- TEXT FOR ANALYSIS

Thread: Converting matrices to arrays/vectors in Cpp

Dear experts,


Thanks for your help in advance.
I have very limited knowledge of C/C++ but have a challenging task from a microcontroller's source code. The microcontroller is used to handle calculations and data transfer for a radar device.

In the original source code, the radar transfers matrix type data over UART to a PC. But the frame rate of this transfer is limited and I am looking to increase it.


Increasing the frame rate leads to 'clogging' of the UART and data transfer will usually fail. I am then looking into converting these matrices into vectors or arrays before trying to transfer them over the 'baudwidth' limited UART.

The original codes of the function that handles the data transfer is as follows:

Code:

/** @brief Transmits detection data over UART

*
*    The following data is transmitted:
*    1. Header (size = 32bytes), including "Magic word", (size = 8 bytes)
*       and including the number of TLV items
*    TLV Items:
*    2. If detectedObjects flag is 1 or 2, DPIF_PointCloudCartesian structure containing
*       X,Y,Z location and velocity for detected objects,
*       size = sizeof(DPIF_PointCloudCartesian) * number of detected objects
*    3. If detectedObjects flag is 1, DPIF_PointCloudSideInfo structure containing SNR
*       and noise for detected objects,
*       size = sizeof(DPIF_PointCloudCartesian) * number of detected objects
*    4. If logMagRange flag is set,  rangeProfile,
*       size = number of range bins * sizeof(uint16_t)
*    5. If noiseProfile flag is set,  noiseProfile,
*       size = number of range bins * sizeof(uint16_t)
*    6. If rangeAzimuthHeatMap flag is set, the zero Doppler column of the
*       range cubed matrix, size = number of Rx Azimuth virtual antennas *
*       number of chirps per frame * sizeof(uint32_t)
*    7. If rangeDopplerHeatMap flag is set, the log magnitude range-Doppler matrix,
*       size = number of range bins * number of Doppler bins * sizeof(uint16_t)

- Web page caption snippets
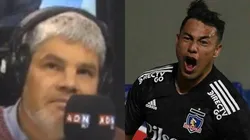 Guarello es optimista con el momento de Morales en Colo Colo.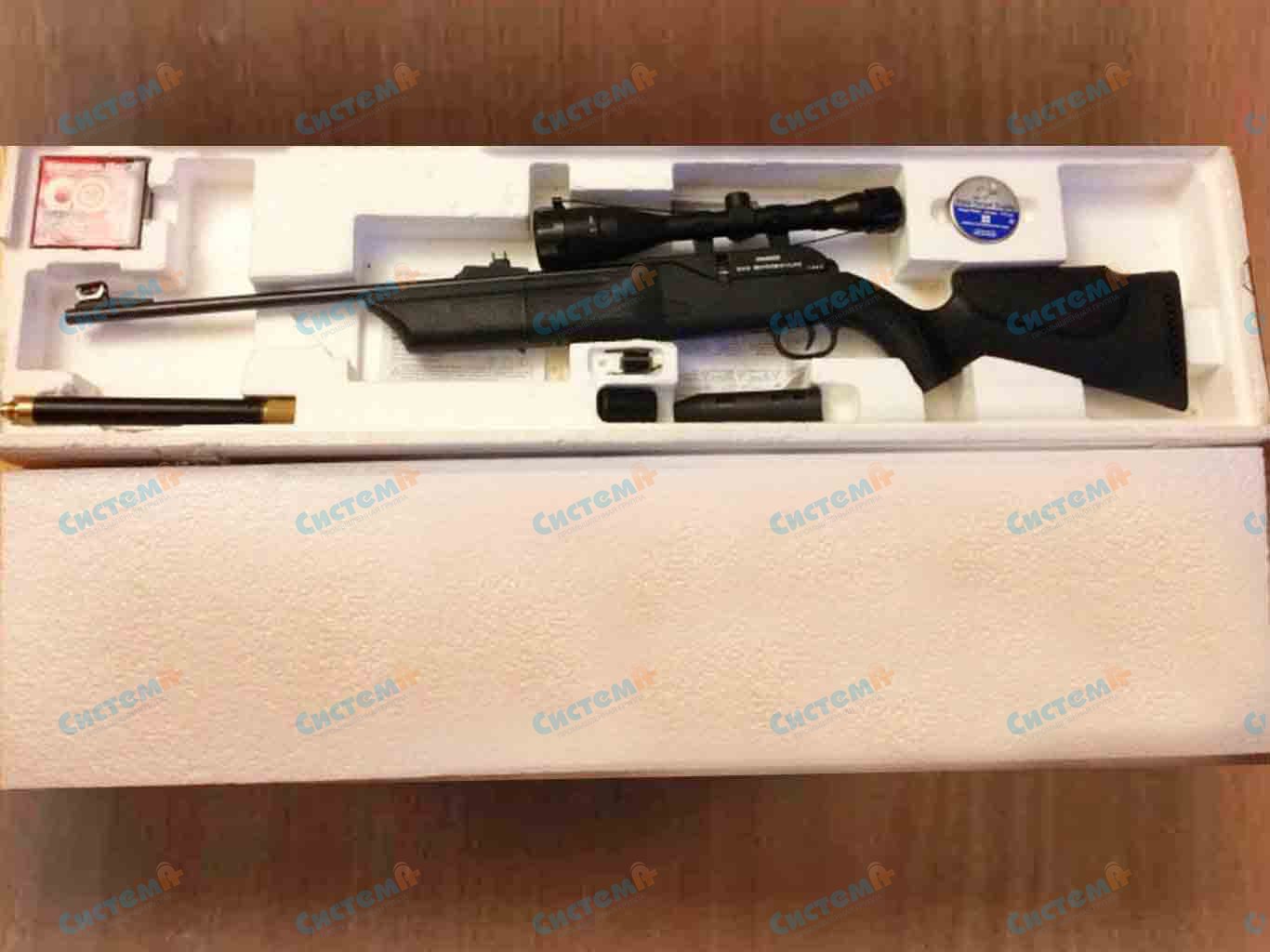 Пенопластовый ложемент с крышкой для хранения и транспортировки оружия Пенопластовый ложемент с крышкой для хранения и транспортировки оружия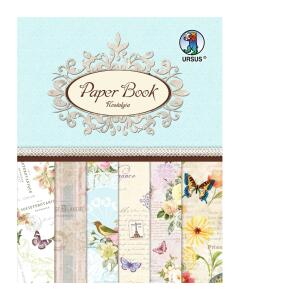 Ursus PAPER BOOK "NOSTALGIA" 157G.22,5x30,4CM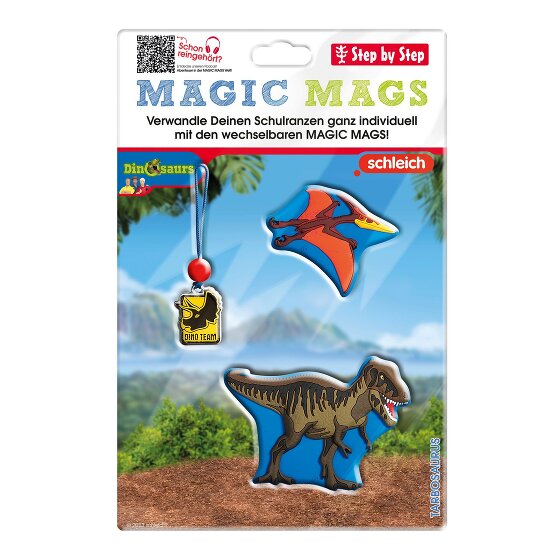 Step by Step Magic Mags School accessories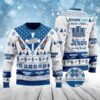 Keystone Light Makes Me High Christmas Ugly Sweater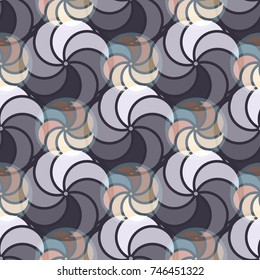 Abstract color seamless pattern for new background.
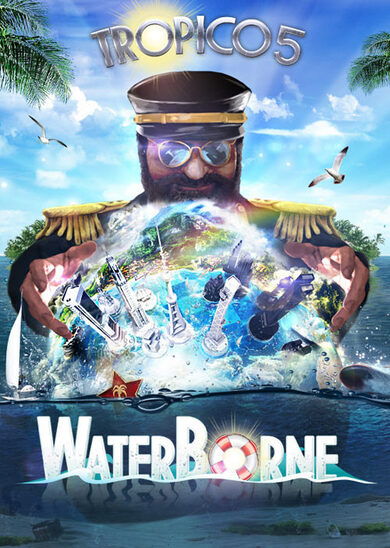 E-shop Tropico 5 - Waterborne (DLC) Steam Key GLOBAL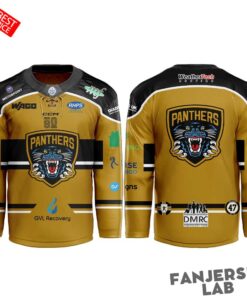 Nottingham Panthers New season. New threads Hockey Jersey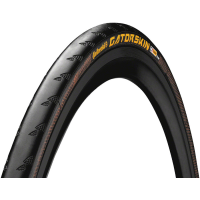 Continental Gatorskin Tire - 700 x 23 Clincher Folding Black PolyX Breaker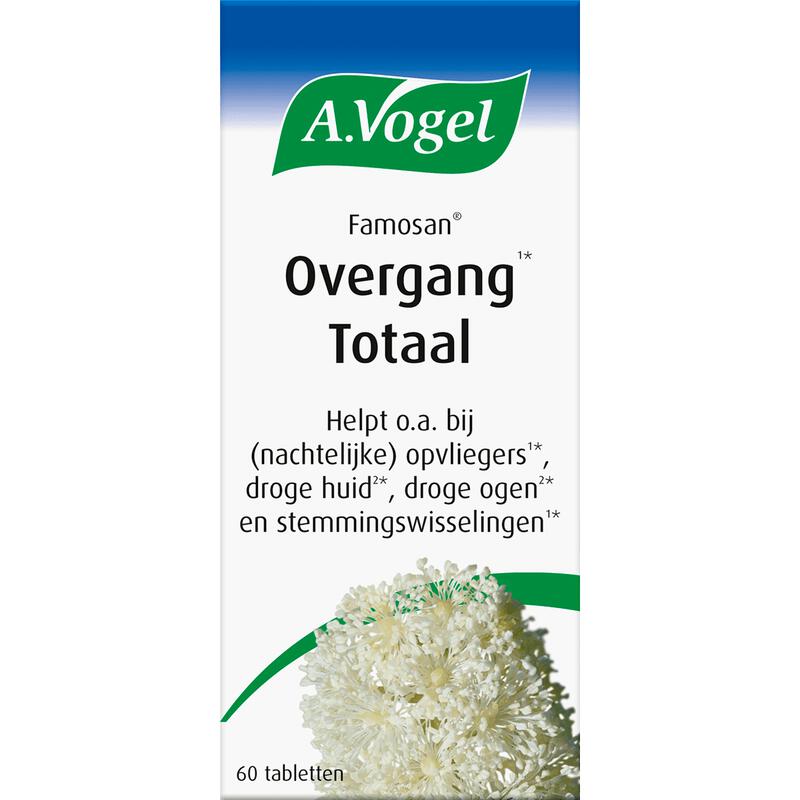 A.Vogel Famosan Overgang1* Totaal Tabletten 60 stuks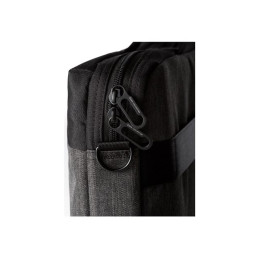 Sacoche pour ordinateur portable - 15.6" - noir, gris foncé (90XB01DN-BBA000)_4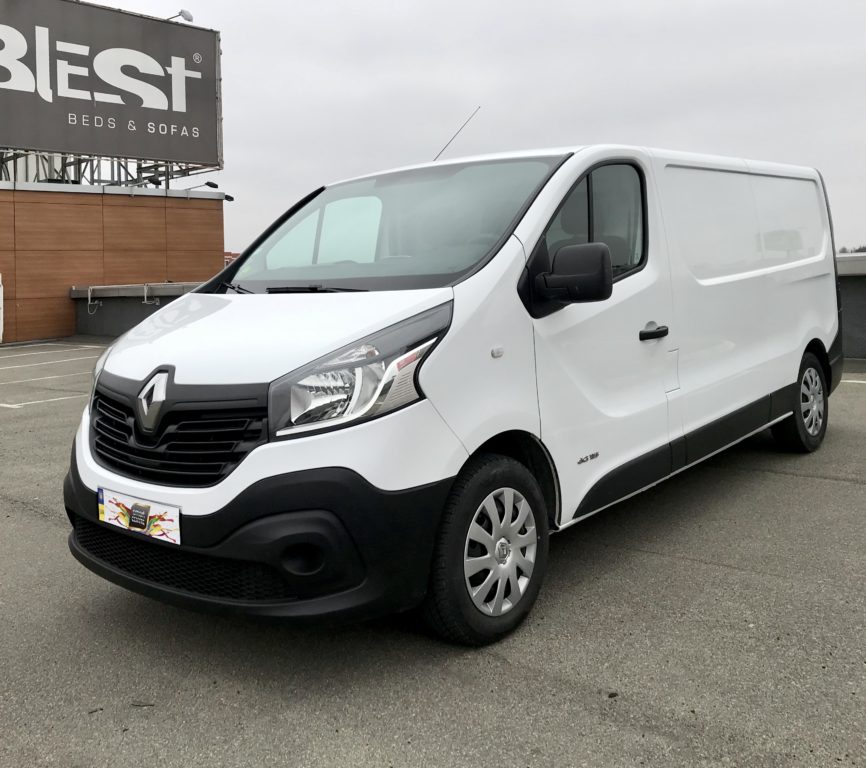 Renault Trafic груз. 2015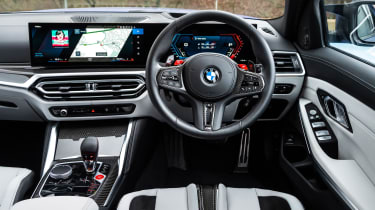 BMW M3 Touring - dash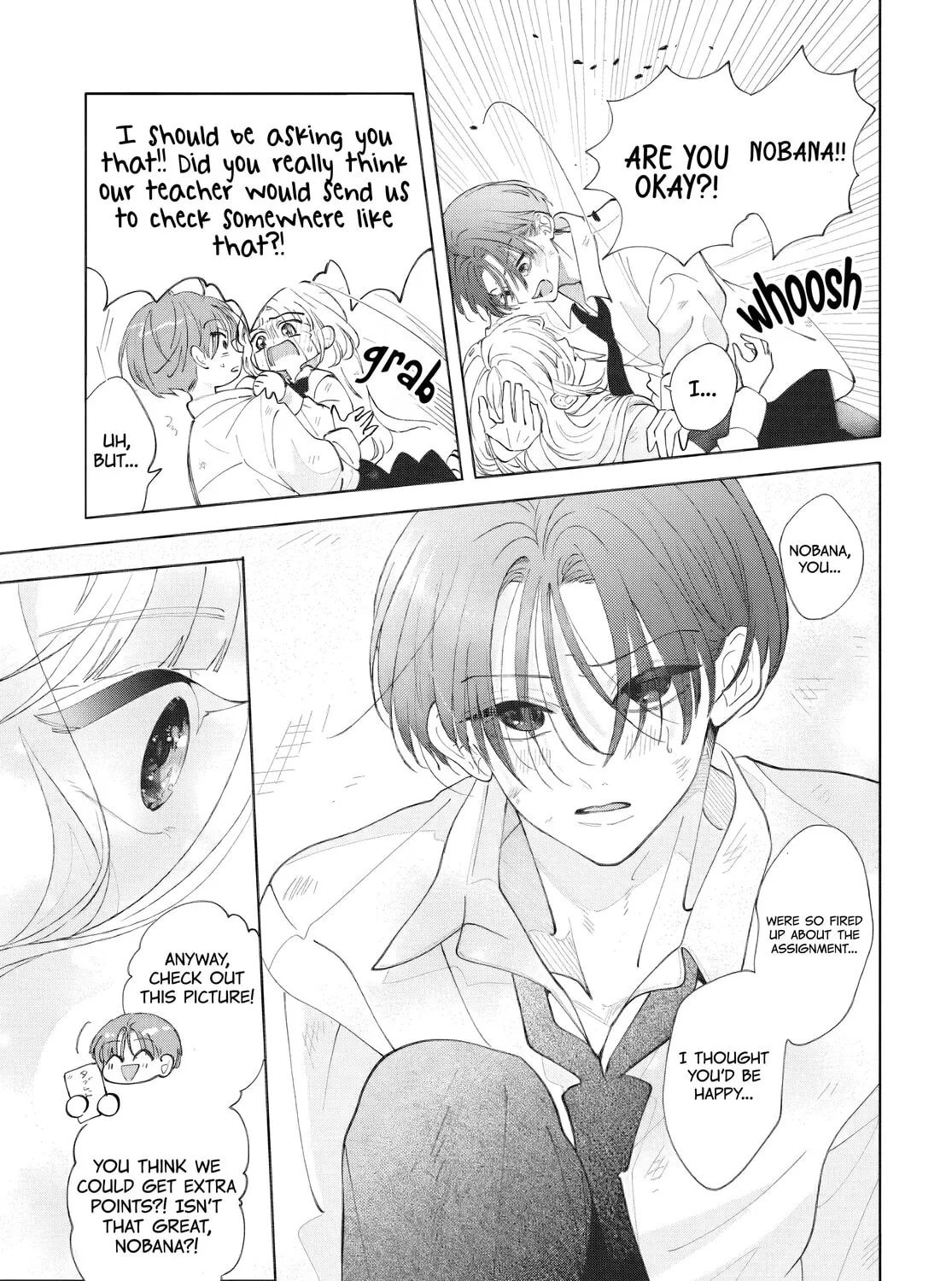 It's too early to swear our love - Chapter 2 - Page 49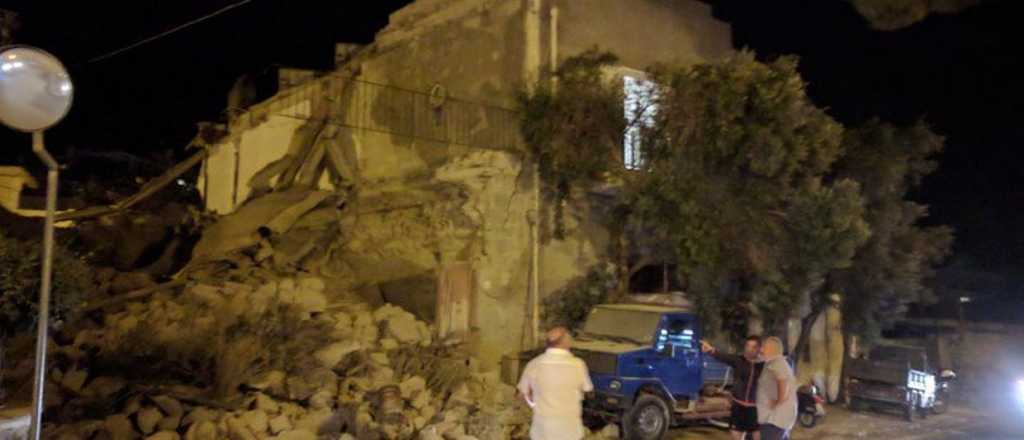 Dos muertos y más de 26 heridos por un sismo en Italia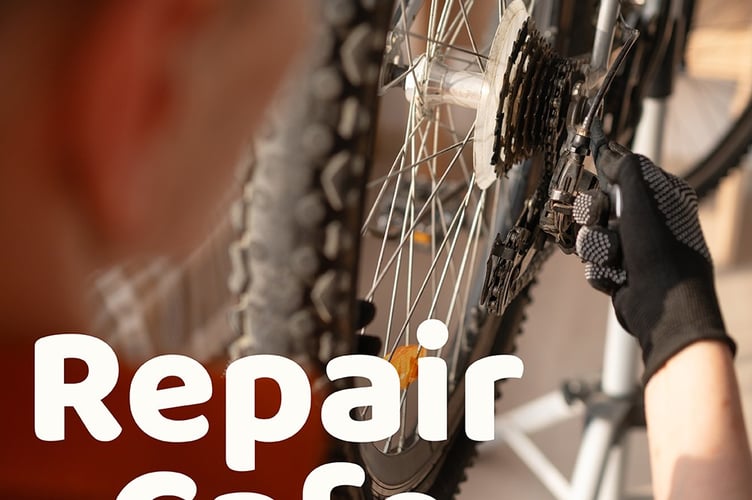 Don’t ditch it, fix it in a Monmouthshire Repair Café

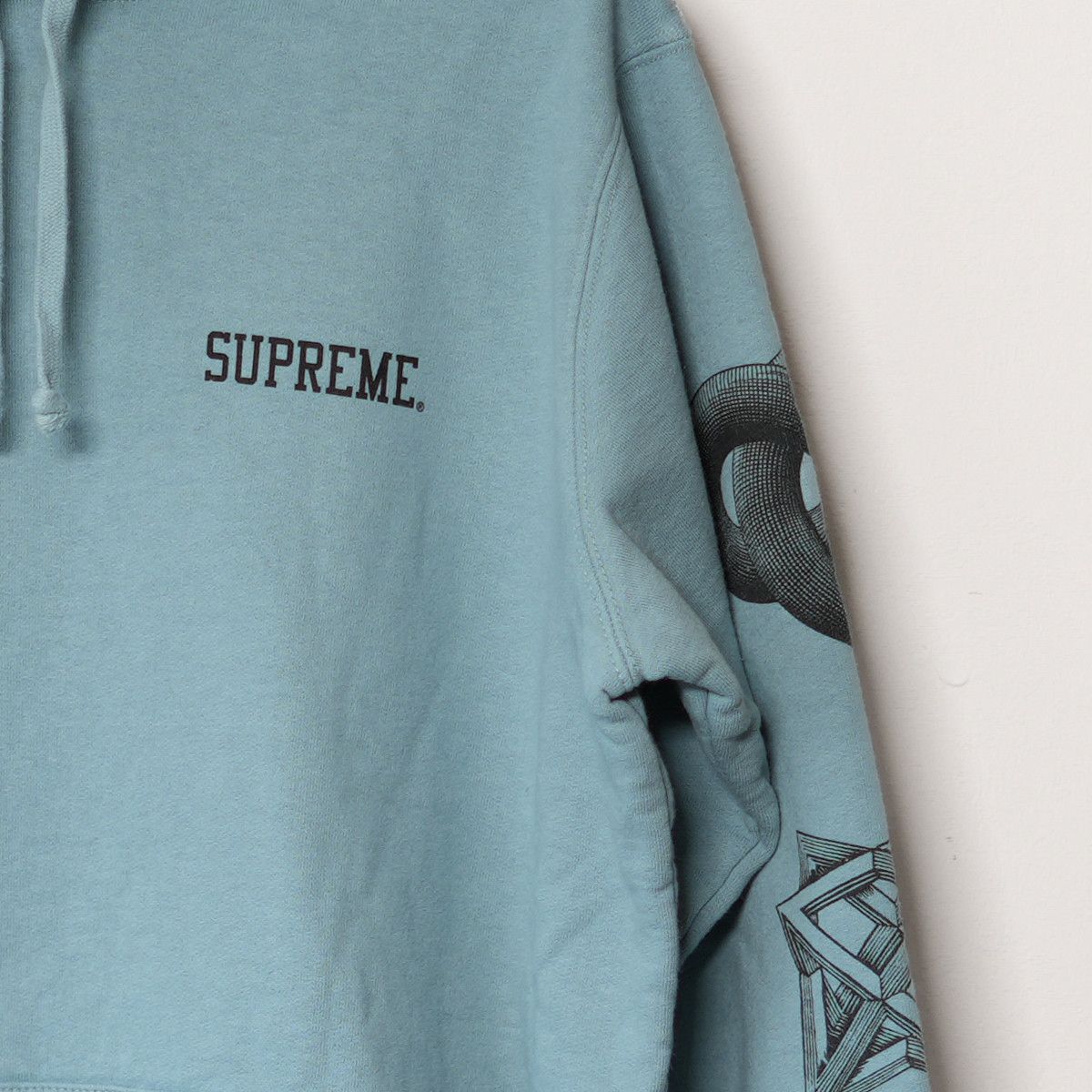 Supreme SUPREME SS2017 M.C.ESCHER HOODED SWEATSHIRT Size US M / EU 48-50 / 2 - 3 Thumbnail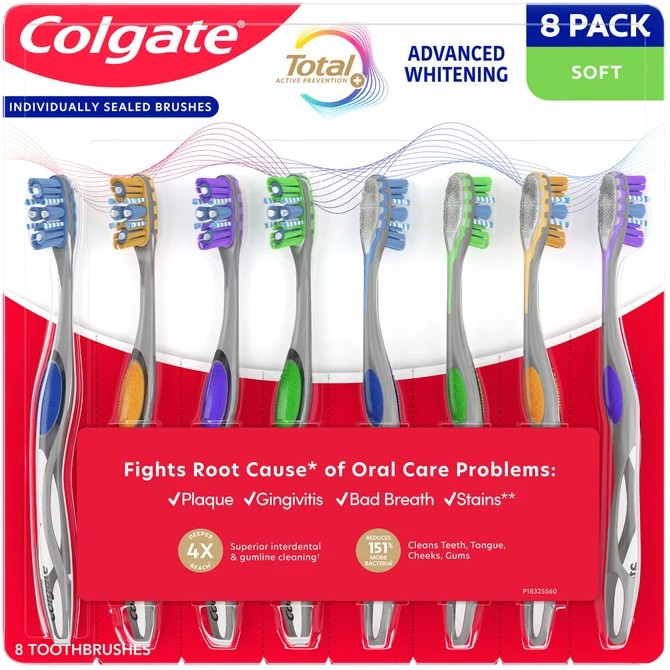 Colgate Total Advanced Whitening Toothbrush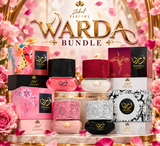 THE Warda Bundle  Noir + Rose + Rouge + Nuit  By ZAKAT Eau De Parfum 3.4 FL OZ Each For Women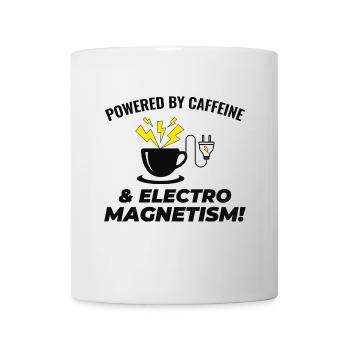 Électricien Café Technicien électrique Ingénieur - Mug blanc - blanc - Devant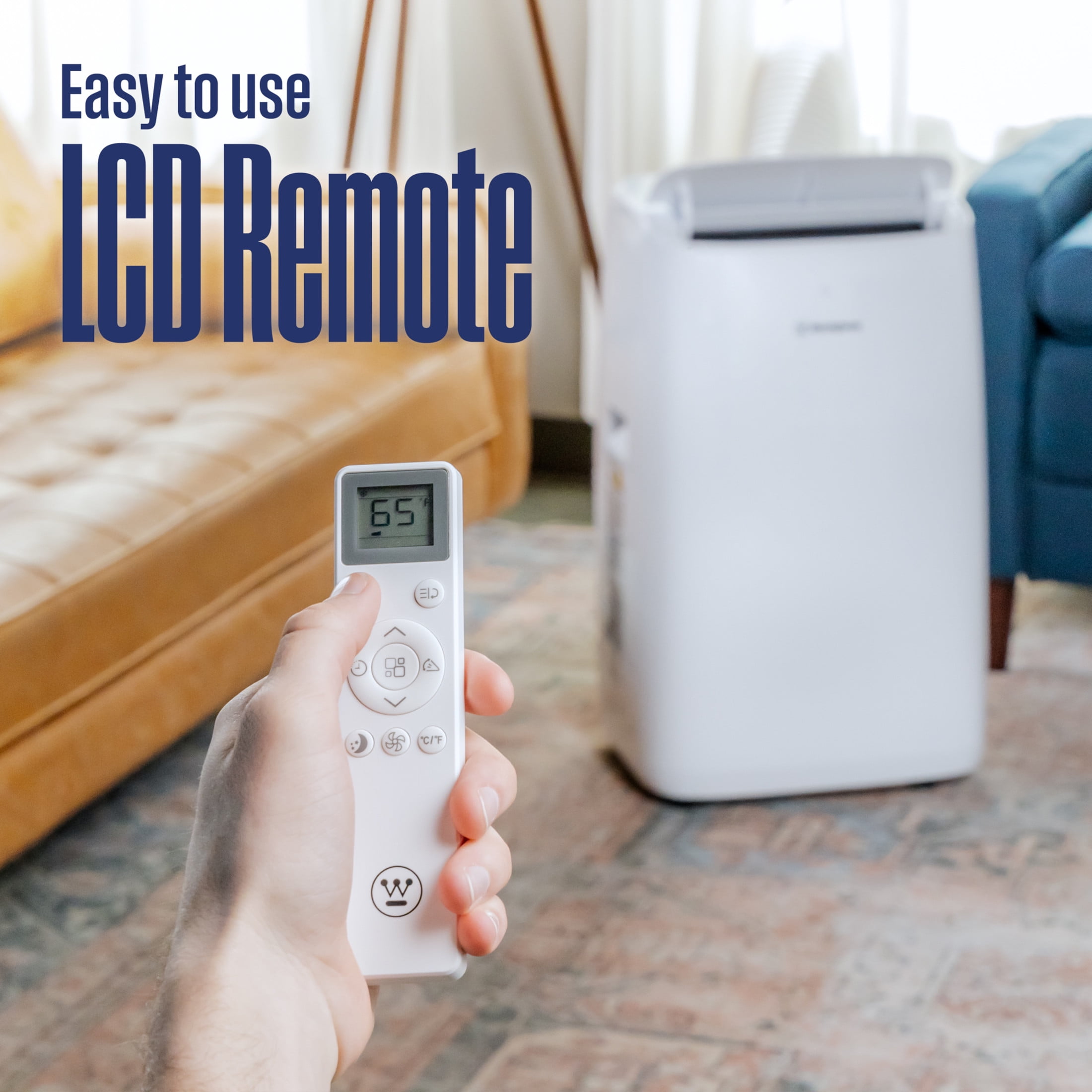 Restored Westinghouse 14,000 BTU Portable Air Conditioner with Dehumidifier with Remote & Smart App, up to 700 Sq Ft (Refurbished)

- PROBLEM TO WORK ON
In the forum thread about converting matrices to arrays in C++, please state what kind of device the microcontroller handles calculations and data transfer for.

- RESPONSE BELOW
A radar device.